*** Fragmento del documento ***

Hacia finales de la década de los 80 parece que, lejos de los extremos del neoliberalismo y del aislamiento, comienza a producirse cierto grado de consenso sobre la necesidad de conciliar la inserción internacional con la construcción de un tejido productivo y social articulado, de tal manera que el crecimiento económico permita atender a las necesidades básicas de la población (alimentación, vivienda, salud, educación, etc.). Como ha sido indicado en esos mismos años, la evidencia disponible sugiere que ni la integración económica mundial ni el aislamiento pueden garantizar el desarrollo económico por sí solos: una sobredependencia y una especialización exportadora crean una vulnerabilidad que puede ser fatal; por otra parte, el aislamiento puede acarrear ineficiencia y despilfarro, lo que impide el crecimiento a largo plazo. Lo importante es la capacidad de adaptación y de transformación, para lo que es necesario un liderazgo político y económico. El papel del Estado resulta aquí incuestionable18.

*** Datos ***

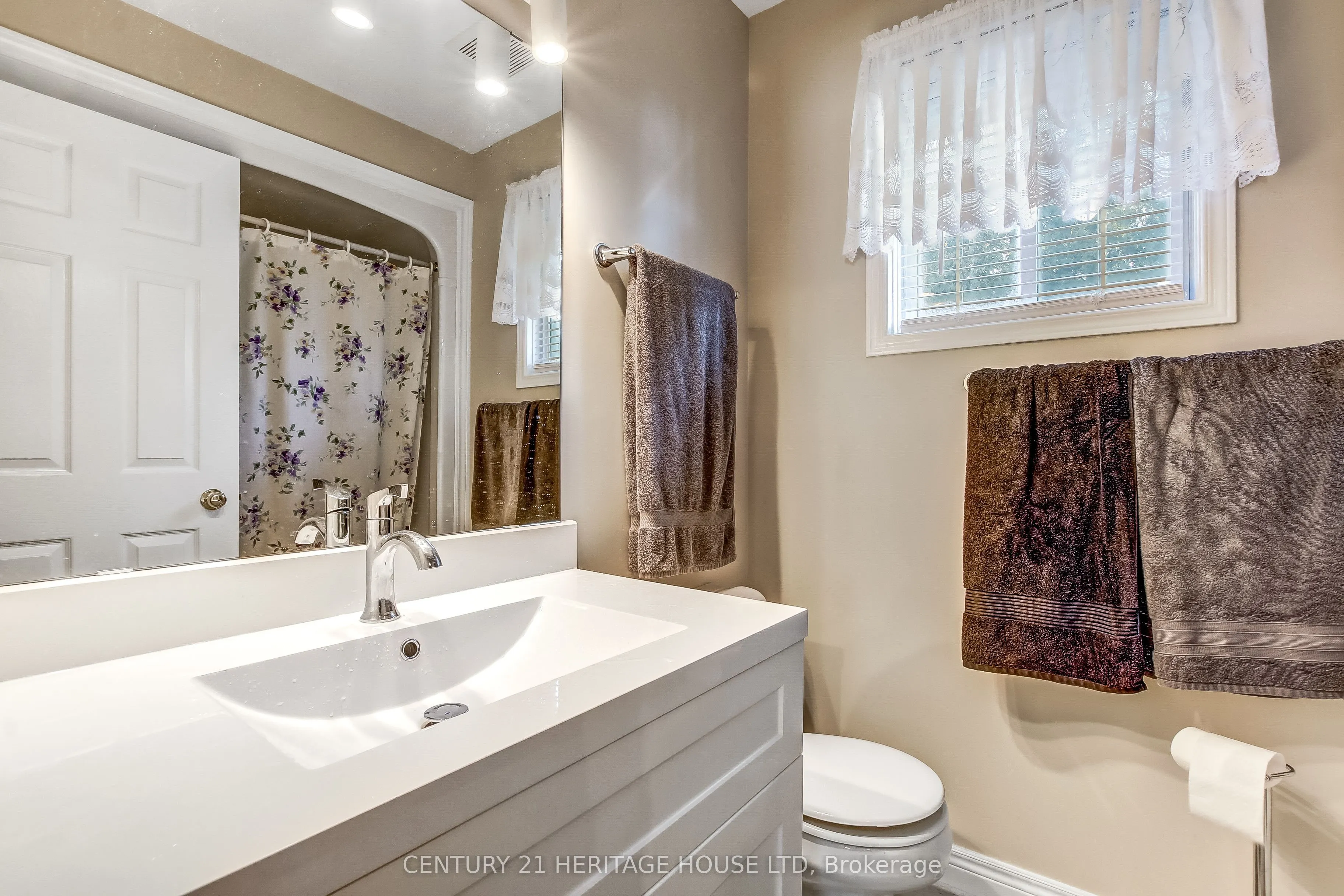 18 Hickory Boulevard W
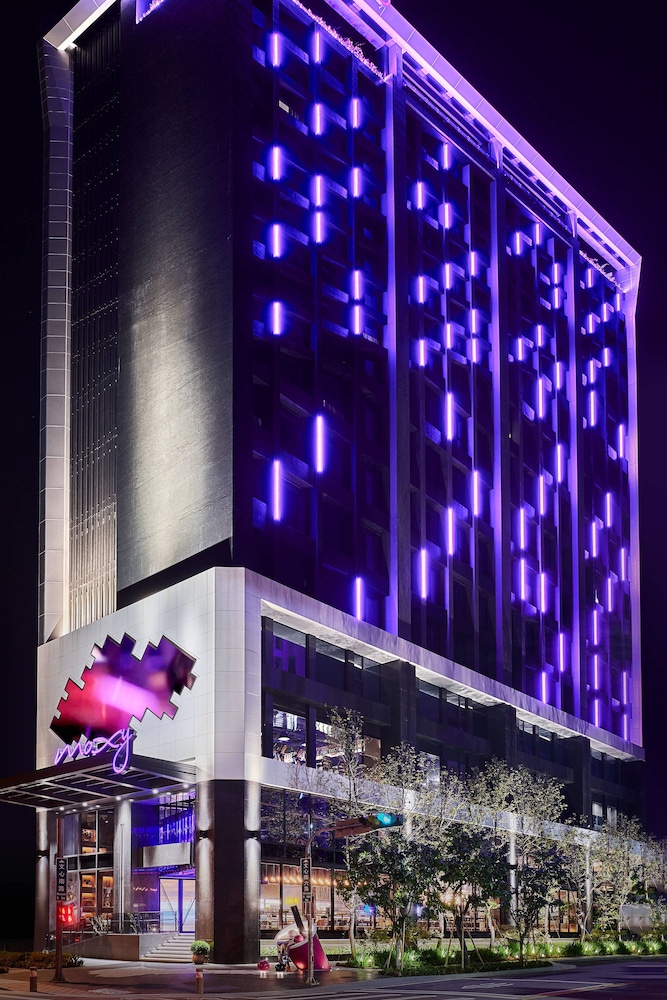 Moxy Taichung 7/42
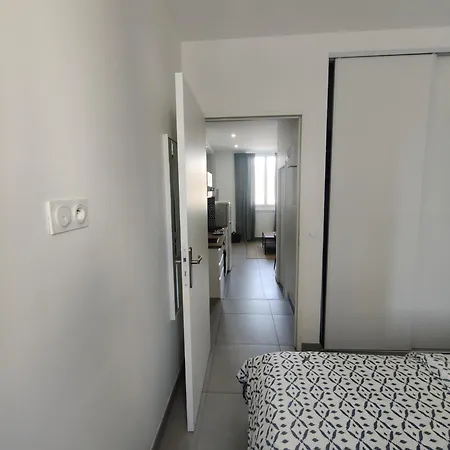 Le Pressense 2 Apartment Venissieux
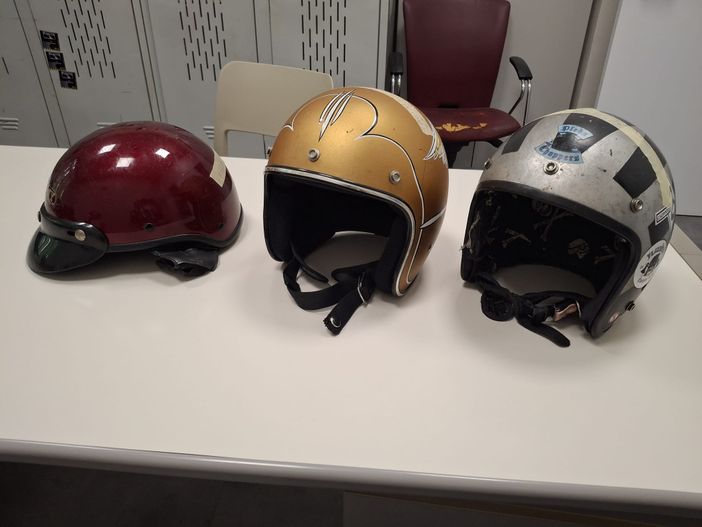 I caschi che sono stati sottoposti a sequestro perché non omologati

***

En qué consiste:
Prosigue el texto sobre el desarrollo económico y la inserción internacional a partir de su última oración.

Respuesta:
II. Las complejas relaciones entre educación y desarrollo

La relación entre economía y educación no pasó desapercibida para los autores clásicos. Es conocido que Adam Smith comparó la eficiencia de un hombre instruido con la de una máquina de elevado coste; que Stuart Mill puso de relieve la conexión entre la productividad y la destreza de los trabajadores y que, incluso, Alfred Marshall habló de la semejanza que existe entre un hombre que invierte en un negocio -capital físico- y otro que invierte en la educación de sus hijos. No obstante, todos los autores están de acuerdo en reconocer que la importancia de la educación para el crecimiento económico, sea la que fuere, solo ha sido objeto de estudio sistemático a partir de la segunda mitad de este siglo, especialmente con la aparición de la teoría del capital humano en los años 50.

La teoría del capital humano

En 1957 Solow señaló que el crecimiento económico experimentado por los Estados Unidos a lo largo del período 1900-1949 no podía ser explicado adecuadamente acudiendo sólo a los clásicos factores de producción -tierra, trabajo y capital-, por lo que era necesario considerar que existían otros factores inmateriales a los que se debía atribuir ese progreso económico. Al principio, Solow identificó esos factores con el «progreso técnico», pero más tarde habló del factor «residual», dentro del cual ocuparía un lugar de excepción el capital humano19.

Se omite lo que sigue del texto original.